To be done -
Answer these questions using the article on MMO raiding below.
1. What name does the writer introduce themselves by?
2. At how many players did EQ raids start?
3. For how many players is Eternity Vault, as far as has been seen?

___ Document ___

Hi, I’m Taix. I’m an MMO elitist, I take my video games way too seriously, and in this edition of YPHM, I’ll be talking about one of the most important aspects of MMOs: raiding! Every MMO player either loves or hates raiding; some think it’s too hard, some that it’s too easy, and some just hate playing with others in general. The promise of meaningful endgame from BioWare, and how they follow through on that promise, will directly impact how many players convert from their current MMOs to SWTOR and stay for the long haul. In this article I will give a brief history of the evolution of raiding (from my WoW experience), my personal impressions from what we’ve seen of the Eternity Vault (it’s not much but it’s something), and what I hope BioWare ends up doing to make raiding draw in as many people to SWTOR as possible.

Raiding as a whole has evolved over the past decade, for better and for worse, generally growing smaller in terms of group size, and becoming more accessible to a broader player base. EQ raids (released 1999) started at 72 players, WoW (2004) started at 40, RIFT’s (2011) raids are for 20, and Eternity Vault, as far as we’ve seen, is for 8 or 16 players. As WoW’s raiding scene began to evolve, each new expansion pack and even each raid tier had an iteration on the raiding and gear distribution system.

___ Record list ___

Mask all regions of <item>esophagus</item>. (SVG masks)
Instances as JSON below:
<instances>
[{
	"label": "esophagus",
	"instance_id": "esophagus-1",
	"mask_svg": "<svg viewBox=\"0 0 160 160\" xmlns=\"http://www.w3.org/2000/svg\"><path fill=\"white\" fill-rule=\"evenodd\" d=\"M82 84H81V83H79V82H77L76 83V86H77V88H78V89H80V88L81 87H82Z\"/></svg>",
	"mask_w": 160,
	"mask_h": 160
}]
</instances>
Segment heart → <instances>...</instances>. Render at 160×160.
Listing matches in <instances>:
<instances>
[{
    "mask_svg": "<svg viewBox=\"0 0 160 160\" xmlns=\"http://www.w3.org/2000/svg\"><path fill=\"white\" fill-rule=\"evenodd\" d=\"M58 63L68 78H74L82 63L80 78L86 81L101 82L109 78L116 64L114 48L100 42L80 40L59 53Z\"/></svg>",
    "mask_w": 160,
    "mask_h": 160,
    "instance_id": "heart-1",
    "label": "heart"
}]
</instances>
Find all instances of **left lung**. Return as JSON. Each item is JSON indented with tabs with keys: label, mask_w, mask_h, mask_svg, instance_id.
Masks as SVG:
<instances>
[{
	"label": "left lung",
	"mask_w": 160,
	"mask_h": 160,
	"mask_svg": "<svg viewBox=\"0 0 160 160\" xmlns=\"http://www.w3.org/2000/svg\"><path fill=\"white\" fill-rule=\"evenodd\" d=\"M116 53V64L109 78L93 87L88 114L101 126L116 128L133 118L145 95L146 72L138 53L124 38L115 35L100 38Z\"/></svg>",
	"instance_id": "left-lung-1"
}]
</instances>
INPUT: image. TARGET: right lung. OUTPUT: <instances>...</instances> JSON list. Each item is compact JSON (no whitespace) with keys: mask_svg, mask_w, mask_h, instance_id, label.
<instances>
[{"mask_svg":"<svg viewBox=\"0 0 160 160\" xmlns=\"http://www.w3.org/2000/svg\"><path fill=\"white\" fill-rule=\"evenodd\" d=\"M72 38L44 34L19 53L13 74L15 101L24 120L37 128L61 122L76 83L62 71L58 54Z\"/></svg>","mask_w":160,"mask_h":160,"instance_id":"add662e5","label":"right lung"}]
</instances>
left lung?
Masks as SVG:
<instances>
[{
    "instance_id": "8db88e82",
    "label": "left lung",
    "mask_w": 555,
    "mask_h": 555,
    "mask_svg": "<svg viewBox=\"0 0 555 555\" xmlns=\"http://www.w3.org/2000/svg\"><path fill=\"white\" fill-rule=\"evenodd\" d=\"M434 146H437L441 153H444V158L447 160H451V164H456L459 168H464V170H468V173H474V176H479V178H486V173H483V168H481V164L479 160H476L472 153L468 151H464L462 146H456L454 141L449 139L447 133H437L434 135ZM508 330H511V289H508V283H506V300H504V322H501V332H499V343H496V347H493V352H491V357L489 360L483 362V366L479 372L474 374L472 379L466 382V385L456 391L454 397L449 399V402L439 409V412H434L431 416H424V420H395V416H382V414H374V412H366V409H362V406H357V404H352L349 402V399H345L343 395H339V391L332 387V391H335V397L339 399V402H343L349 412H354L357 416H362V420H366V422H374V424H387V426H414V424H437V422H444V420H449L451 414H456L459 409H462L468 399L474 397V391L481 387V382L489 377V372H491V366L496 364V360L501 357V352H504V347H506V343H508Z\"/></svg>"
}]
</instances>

___

Output below -
1. Taix
2. 72
3. 8 or 16